Él también lo recordaba. Otras veces, Yul-chun hablaba de la herencia de los coreanos patriotas.
—En primavera —le parecía aún oír a su tío—, en primavera las viejas raíces de bambú hacen brotar un nuevo tallo verde. Ha sido así y así será mientras haya hombres sobre la tierra. Entra en casa —le decía su abuela—. Entra, Liang, y cierra la puerta.

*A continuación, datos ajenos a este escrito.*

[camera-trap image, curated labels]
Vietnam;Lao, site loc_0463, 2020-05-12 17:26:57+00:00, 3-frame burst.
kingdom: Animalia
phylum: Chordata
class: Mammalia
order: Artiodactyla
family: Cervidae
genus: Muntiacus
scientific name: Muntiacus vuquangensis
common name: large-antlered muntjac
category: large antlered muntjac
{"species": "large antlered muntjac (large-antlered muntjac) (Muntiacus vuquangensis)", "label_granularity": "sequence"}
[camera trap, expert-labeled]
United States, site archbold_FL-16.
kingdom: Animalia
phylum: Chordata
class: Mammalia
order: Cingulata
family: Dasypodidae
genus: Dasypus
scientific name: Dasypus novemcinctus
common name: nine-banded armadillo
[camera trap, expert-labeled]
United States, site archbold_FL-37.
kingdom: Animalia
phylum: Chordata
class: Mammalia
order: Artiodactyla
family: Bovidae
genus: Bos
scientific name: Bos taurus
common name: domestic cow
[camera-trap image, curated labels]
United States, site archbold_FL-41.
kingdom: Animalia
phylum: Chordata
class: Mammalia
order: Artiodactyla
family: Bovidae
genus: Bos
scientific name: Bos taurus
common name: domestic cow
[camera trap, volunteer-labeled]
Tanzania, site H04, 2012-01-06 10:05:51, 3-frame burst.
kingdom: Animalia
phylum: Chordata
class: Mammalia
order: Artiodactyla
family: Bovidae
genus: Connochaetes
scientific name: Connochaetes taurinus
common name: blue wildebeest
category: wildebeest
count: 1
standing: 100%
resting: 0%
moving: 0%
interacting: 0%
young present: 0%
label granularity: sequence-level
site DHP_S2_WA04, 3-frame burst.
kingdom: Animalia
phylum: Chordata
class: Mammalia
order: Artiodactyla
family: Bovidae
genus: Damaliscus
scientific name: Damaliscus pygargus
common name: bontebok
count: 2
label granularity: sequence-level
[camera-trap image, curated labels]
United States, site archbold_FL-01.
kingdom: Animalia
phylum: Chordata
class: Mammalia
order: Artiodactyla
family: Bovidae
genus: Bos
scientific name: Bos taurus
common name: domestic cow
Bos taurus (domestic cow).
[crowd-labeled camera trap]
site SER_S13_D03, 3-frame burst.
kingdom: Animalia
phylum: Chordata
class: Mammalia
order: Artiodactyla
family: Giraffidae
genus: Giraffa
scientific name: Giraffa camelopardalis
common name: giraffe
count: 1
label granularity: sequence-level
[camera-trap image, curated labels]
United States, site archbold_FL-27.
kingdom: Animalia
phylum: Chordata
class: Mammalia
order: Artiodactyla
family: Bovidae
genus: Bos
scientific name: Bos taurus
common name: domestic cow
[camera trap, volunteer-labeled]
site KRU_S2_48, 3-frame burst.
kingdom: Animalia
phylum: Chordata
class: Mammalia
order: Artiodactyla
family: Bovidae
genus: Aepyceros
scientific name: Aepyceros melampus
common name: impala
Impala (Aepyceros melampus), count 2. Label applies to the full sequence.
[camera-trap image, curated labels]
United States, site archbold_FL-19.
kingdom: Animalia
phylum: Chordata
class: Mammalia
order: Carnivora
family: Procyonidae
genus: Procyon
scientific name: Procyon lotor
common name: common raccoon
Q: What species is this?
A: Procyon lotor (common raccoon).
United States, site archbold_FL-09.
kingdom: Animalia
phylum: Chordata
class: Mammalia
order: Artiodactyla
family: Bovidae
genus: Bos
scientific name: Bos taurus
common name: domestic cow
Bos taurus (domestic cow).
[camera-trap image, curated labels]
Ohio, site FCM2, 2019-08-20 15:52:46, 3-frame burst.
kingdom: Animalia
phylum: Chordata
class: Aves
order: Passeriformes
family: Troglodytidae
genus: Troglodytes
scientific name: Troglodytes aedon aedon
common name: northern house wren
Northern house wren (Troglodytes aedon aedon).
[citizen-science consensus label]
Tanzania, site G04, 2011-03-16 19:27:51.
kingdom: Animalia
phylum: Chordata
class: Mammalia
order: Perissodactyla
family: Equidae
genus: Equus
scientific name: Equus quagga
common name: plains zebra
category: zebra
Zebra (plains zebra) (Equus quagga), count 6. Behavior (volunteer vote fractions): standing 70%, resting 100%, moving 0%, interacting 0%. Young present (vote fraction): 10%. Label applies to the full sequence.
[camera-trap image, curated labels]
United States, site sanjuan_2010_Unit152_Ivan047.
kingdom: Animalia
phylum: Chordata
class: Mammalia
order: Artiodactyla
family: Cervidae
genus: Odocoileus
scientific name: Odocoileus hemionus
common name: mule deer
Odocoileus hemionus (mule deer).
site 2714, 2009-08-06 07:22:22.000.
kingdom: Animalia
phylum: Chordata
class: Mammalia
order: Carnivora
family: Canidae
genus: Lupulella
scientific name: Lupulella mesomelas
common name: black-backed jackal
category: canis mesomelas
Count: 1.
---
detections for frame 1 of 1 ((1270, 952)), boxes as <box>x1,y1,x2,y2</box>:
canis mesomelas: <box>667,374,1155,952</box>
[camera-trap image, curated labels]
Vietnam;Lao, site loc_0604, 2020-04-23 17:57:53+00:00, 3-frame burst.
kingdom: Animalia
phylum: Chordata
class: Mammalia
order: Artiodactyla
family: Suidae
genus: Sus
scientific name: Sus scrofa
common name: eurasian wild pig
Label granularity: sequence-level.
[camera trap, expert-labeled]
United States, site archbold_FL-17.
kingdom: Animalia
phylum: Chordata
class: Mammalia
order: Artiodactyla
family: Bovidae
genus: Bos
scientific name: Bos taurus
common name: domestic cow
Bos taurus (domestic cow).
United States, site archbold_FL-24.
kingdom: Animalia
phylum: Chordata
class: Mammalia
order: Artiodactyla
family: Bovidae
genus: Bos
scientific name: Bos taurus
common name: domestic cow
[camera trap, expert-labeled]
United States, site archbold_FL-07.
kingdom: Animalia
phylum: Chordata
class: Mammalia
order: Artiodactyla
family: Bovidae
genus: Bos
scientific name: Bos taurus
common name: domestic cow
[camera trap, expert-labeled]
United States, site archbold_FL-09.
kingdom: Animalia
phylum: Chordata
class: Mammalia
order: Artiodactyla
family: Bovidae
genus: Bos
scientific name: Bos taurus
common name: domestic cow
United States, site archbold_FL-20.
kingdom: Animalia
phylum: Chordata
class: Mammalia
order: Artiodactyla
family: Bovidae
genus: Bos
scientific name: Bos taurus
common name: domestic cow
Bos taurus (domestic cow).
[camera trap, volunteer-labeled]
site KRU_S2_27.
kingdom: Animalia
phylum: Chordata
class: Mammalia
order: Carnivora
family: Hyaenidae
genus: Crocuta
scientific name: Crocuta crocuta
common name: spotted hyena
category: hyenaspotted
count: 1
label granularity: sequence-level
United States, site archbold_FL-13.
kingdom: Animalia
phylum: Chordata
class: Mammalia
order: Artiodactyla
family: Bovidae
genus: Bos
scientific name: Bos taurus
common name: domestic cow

Se levantó pero se detuvo en la puerta. Ya se había recobrado.
—Vaya la ciudad. Pediré a mi amigo… mi amigo americano que envíe un mensaje por mí.
—¿Qué mensaje? —preguntó Il-han.
—Que estoy vivo.
—Es demasiado tarde —se quejó Sunia.
—No será demasiado tarde mientras viva.
Y diciéndoles adiós marchó solo y les dejó con Ippun.
En el cielo brillaba la luna llena y detrás de la luna una estrella, la misma estrella de siempre, inmóvil.